Hun Sen requests access to UN-recognized maps from 1969 in attempt by ruling party to prove its independence from Vietnam

06.07.2015 - Update : 06.07.2015
Cambodian PM seeks UN maps to end questions over border

By Lauren Crothers

PHNOM PENH, Cambodia 

Cambodia’s prime minister has written to UN Secretary-General Ban Ki-moon seeking access to original 1969 maps in order to draw a line, once and for all, under questions that have arisen about the sovereignty of the country’s borders.

The country’s opposition Cambodia National Rescue Party (CNRP) has repeatedly called the demarcation of the border of Cambodia and Vietnam into question. Lawmakers have made several trips to the region of late to highlight the issue and meet with villagers who say that their lands have been encroached upon.

In the letter, which was posted on Hun Sen’s Facebook page Monday, the premier tells Ban that the request comes as a bid to “avoid and to end the incitement of extreme nationalism and ill-intention to cause confusion within national and international public opinions.”

It warned of attempts to “make political gains by some quarters in Cambodia that may lead to catastrophe to the whole Cambodian nation.”
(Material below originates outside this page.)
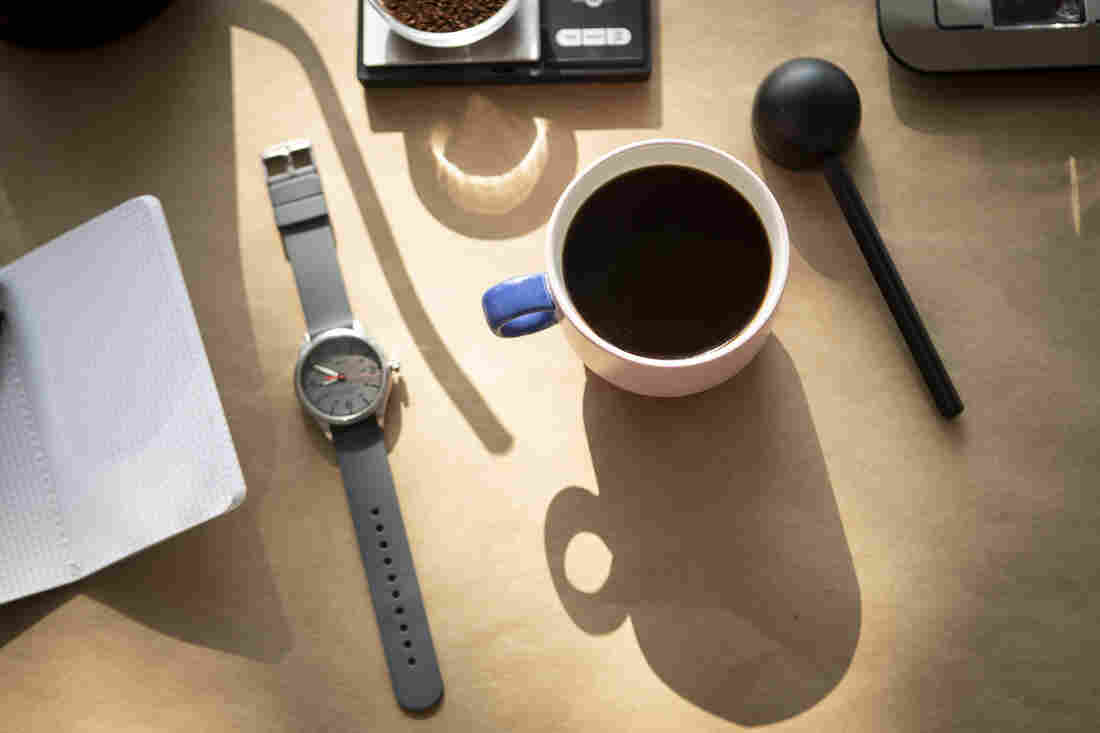 A mug full of coffee, a watch, a coffee scoop, a notebook, a scale and the shadow of a goose neck kettle are photographed from above against a tan backdrop.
Hun Sen wrote that access to the original maps, which were recognized by the UN in 1969, would enable his government to compare them to maps currently used by the country.

The writing of the letter came on the same day that CNRP leader Sam Rainsy claimed he had found irregularities with some border posts, according to a report in The Cambodia Daily.

Hong Sok Hour, a senator for the Sam Rainsy Party — which Rainsy founded before establishing the CNRP — said the request was a welcome move, because he did not believe in the integrity of a supposed copy he had been given to assess.

“This is good news that the prime minister has written to the secretary-general to have the real copy of the map,” he said in an interview with the Anadolu Agency on Monday night. “I think this is a good way to resolve the problem in Cambodia and Vietnam.

Asked what the reaction would be if the map is found to correspond accordingly with where border markers currently sit, he said: “What we want is a correct border with our neighbor and we would not like to see our compatriots on the border claim that they lost something.”

He said a 2005 treaty outlined that demarcation lines should go around, and not through, any properties in dispute.

“If its possible we would like to have a copy, it’s not a state secret,” he added. “We are all owners of the country. The government should have done this 10 years ago.”

The idea was echoed in part by independent political analyst Ou Virak, who told Anadolu Agency by telephone Monday that the letter was a significant move.

“It’s quite significant for a head of government to be requesting something like a map,” he said.

He stressed that “it’s telling a lot that Cambodia hasn’t moved far from the post-conflict period and that these issues play pretty prominently within Cambodian politics, but we also haven’t taken care of basic stuff like demarcation.”

The request is also noteworthy as an apparent attempt by Hun Sen’s Cambodian People’s Party (CPP) to prove its independence from Vietnam, which effectively put it in power in the 1980s after ending its caretaker period of Cambodia after the fall of the Khmer Rouge.

“The biggest problem for the CPP is shaking its past image. It came to power through Vietnam, and it’s difficult to shake that image and easy for the opposition to exploit that,” Virak said. “Even from a public relations perspective, it’s difficult to tell the public that they are independent of Vietnam.”